For this purpose several qualitative methods can be used. In the vast majority of cases, they are based on observation and the description of persons behavior, feelings and attitudes. Unstructured interview can be of great assistance in this research. It can get deep insights into the experience of would-be mothers, who are dependent on drugs. In particular, it is of the crucial importance to focus on such parameters as the subjects attitude towards pregnancy and motherhood, her unborn child etc. Furthermore, interview will allow us to analyze womans physiological state. However, this research method has several significant drawback, namely participants may be reluctant to answer questions of the interviewer. Secondly, they may deliberately distort facts; therefore, the information gathered in this way can be invalid (Morse, 1995).

The second qualitative method of collecting data is the study of documentation, for example, medical reports or medical history. Its main advantage is unobtrusiveness. The thing is that many pregnant mothers are not willing to talk about future delivery or their daily experiences. Given the fact that they suffer from drug addiction, conversation with the interviewer can be even stressful and hurtful for them. Apart from that, documentation is immensely beneficial because it relies on the knowledge and observations of health care professionals. Yet, this approach cannot be always adopted because private documents are frequently inaccessible. In fact, this entails the disclosure of medical secrecy, which is a blatant violation of medical ethics (Sugarman & Sulmacy, 2001). Thus, we may utilize these resources only if the permission of the partakers is given.

■ EXERCISE REQUIREMENTS:
1. According to the text on qualitative research methods, what is the main advantage of studying documentation?
2. Reproduce the text on qualitative research methods from "The second qualitative" up to and including "partakers is given.", substituting "participants" for "partakers".
3. Continue the text on qualitative research methods after its last sentence.

■ DATASET RECORDS:
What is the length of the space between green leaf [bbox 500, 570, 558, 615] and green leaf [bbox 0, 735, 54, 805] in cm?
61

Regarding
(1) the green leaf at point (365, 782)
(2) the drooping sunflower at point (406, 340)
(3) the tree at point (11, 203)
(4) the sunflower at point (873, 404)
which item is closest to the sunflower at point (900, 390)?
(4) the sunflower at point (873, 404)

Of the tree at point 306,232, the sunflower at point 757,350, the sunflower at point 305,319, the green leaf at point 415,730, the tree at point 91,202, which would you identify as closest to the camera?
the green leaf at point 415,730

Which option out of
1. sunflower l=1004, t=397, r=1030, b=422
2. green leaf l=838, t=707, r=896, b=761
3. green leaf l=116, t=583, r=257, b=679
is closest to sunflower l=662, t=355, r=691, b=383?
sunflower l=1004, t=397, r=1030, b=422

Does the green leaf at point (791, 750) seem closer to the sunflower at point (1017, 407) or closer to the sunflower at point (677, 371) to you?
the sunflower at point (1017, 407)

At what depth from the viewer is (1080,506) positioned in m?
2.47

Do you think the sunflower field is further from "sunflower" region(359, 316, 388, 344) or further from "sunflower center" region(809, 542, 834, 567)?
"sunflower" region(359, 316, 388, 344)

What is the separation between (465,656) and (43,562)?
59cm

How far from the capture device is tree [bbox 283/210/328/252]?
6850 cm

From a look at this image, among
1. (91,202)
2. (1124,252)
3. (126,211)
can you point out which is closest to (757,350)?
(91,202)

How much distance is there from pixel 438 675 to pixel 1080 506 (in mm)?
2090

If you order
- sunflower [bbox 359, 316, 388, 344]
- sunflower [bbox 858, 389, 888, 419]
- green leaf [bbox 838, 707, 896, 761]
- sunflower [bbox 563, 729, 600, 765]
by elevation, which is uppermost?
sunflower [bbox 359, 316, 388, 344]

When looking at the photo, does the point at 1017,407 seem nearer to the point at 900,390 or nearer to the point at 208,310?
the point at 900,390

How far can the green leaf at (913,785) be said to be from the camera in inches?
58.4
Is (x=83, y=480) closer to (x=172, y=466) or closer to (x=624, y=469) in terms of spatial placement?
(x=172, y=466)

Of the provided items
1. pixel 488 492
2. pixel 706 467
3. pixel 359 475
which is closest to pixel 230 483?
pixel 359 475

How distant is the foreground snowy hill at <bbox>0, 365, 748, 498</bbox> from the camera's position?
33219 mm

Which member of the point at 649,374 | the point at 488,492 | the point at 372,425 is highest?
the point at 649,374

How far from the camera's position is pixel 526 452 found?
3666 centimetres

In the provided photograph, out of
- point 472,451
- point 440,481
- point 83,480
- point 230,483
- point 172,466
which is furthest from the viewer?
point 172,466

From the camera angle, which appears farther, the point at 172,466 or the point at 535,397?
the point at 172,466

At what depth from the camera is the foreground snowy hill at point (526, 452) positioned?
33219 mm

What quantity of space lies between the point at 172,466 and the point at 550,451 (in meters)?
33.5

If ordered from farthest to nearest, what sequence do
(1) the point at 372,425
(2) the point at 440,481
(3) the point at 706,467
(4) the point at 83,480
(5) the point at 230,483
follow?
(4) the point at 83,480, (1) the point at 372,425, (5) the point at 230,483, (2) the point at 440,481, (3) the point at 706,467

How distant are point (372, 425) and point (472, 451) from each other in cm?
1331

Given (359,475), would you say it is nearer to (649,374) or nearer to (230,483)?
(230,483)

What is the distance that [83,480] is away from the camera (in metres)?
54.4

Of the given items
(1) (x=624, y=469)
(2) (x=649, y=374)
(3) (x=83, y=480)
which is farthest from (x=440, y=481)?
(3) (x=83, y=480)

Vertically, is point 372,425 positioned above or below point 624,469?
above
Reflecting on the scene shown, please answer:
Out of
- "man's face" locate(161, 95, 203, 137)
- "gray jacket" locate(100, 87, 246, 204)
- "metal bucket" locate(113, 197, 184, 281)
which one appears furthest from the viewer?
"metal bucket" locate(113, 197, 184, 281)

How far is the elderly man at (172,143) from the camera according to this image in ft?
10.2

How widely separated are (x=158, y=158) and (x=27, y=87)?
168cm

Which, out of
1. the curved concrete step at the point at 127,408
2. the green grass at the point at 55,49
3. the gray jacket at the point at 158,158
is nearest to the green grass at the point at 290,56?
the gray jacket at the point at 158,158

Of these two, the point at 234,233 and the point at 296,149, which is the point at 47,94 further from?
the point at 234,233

...

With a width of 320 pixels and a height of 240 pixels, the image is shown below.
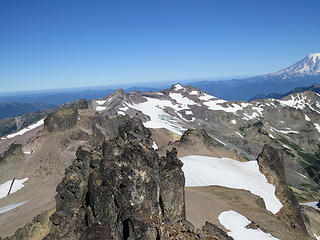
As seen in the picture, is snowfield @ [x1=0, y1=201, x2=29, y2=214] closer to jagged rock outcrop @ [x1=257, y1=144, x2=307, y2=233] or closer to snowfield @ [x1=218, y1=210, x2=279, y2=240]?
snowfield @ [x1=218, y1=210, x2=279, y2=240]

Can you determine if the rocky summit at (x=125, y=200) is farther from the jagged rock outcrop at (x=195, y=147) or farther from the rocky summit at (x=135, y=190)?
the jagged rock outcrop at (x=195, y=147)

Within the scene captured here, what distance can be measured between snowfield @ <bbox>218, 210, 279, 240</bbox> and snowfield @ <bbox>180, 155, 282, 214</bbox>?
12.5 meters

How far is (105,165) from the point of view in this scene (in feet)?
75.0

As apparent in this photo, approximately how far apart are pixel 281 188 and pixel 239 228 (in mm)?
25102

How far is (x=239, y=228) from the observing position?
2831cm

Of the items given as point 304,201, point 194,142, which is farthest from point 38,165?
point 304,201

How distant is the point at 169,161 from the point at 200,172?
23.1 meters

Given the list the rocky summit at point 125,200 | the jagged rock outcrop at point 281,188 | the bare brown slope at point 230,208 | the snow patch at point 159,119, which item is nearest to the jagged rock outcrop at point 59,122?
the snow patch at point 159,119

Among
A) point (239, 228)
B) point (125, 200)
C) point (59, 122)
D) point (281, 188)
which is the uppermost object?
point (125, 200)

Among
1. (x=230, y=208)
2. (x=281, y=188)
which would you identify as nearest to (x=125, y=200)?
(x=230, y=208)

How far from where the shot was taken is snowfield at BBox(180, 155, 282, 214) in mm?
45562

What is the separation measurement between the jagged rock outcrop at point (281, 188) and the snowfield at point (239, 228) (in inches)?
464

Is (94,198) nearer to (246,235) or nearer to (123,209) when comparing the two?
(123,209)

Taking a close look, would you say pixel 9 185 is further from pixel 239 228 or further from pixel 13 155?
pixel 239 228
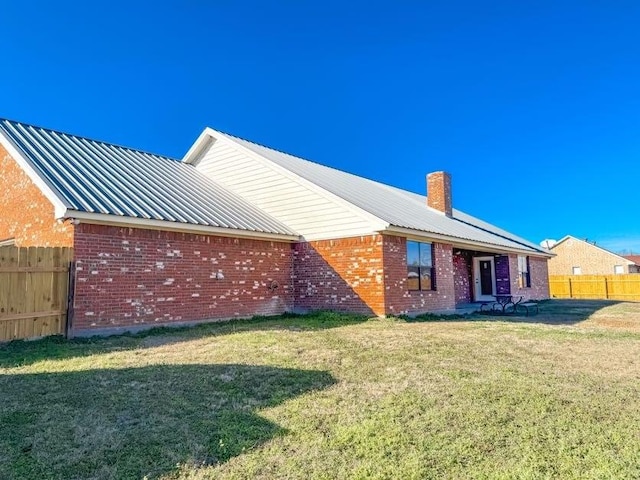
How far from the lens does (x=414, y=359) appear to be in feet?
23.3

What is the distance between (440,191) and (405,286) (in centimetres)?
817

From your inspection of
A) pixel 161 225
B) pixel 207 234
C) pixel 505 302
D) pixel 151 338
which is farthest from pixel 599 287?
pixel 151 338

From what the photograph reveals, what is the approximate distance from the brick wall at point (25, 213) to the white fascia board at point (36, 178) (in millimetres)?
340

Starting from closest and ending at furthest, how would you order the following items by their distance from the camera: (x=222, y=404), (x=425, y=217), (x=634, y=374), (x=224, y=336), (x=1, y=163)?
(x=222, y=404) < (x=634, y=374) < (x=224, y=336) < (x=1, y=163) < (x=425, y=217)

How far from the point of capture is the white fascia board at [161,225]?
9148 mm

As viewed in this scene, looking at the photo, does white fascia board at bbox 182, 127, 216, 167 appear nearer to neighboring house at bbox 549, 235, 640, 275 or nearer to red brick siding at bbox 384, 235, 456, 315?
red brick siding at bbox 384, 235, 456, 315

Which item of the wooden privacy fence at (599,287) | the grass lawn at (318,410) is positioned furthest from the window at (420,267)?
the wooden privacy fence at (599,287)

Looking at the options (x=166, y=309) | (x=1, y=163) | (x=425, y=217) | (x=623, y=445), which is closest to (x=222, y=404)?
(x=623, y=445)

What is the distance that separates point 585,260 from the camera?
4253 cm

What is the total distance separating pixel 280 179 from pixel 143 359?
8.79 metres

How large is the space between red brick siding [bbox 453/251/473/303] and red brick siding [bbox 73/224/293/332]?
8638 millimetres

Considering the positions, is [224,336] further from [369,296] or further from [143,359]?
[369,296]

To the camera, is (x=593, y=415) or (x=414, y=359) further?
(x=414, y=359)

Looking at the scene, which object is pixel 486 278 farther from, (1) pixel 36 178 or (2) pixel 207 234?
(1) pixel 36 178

==

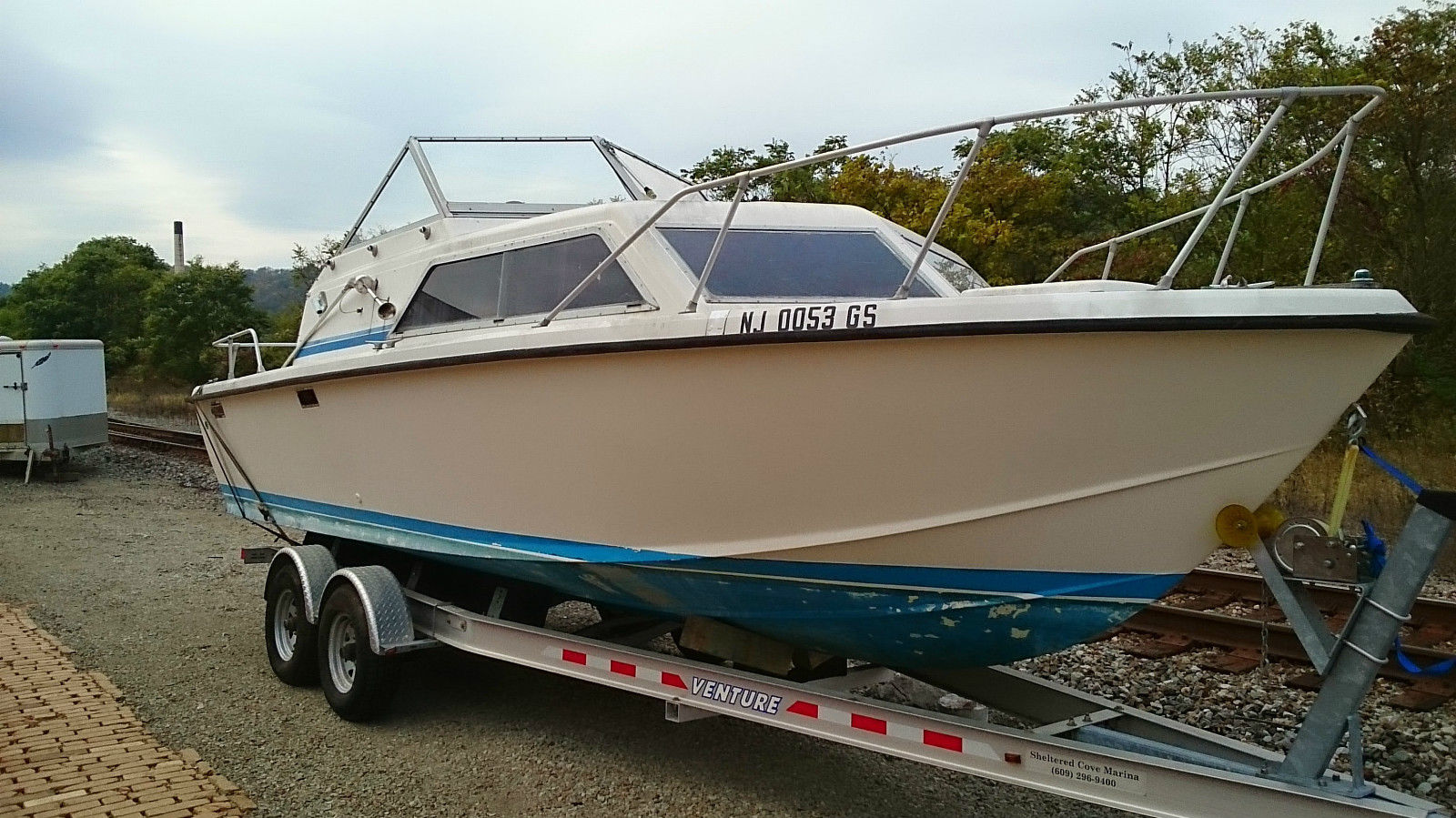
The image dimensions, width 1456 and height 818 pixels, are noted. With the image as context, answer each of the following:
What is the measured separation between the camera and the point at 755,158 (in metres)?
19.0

■ RESPONSES PER TASK:
1. Its main advantage is unobtrusiveness.

2.
The second qualitative method of collecting data is the study of documentation, for example, medical reports or medical history. Its main advantage is unobtrusiveness. The thing is that many pregnant mothers are not willing to talk about future delivery or their daily experiences. Given the fact that they suffer from drug addiction, conversation with the interviewer can be even stressful and hurtful for them. Apart from that, documentation is immensely beneficial because it relies on the knowledge and observations of health care professionals. Yet, this approach cannot be always adopted because private documents are frequently inaccessible. In fact, this entails the disclosure of medical secrecy, which is a blatant violation of medical ethics (Sugarman & Sulmacy, 2001). Thus, we may utilize these resources only if the permission of the participants is given.

3.
Finally, the most widespread qualitative strategy is observation. In this case, we can speak about participant and direct observation. This first type demands close interactions with the subjects. But, it is rather difficult to cope with such a task because mothers suffering from substance abuse are often extremely reticent (Stimmel, 1982). They may be disinclined to communicate with any person, except their practitioner. As a rule observation is very effective only when the sample population is not aware of being observed. But it is contrary to standards of psychological as well as medical research, because each subject must be informed about the purpose of study, its stages, and implications. Without this consent, this investigation will be illegal and its findings will be discredited.

The ethical norms and standards impose rather rigid restrictions on this study. One of them is privacy concern. Certainly, the identity of the participants will not be revealed but some of them will refuse to take part only because they fear intrusion into their personal life. In addition to that, we should not overlook the risks that these women can take. Pregnant mothers are extremely vulnerable; every incautious word, phrase or gesture can distress then. Drug addicts can be even more vulnerable therefore the research is morally and scientifically permissible only if a mothers mental state is absolutely stable (Stimmel, 1982). Prior to starting any procedures, we need to make a very careful health assessment. Otherwise, this may lead to great perils for her and her baby. Hence, this study must be based on close collaboration with obstetricians and therapists.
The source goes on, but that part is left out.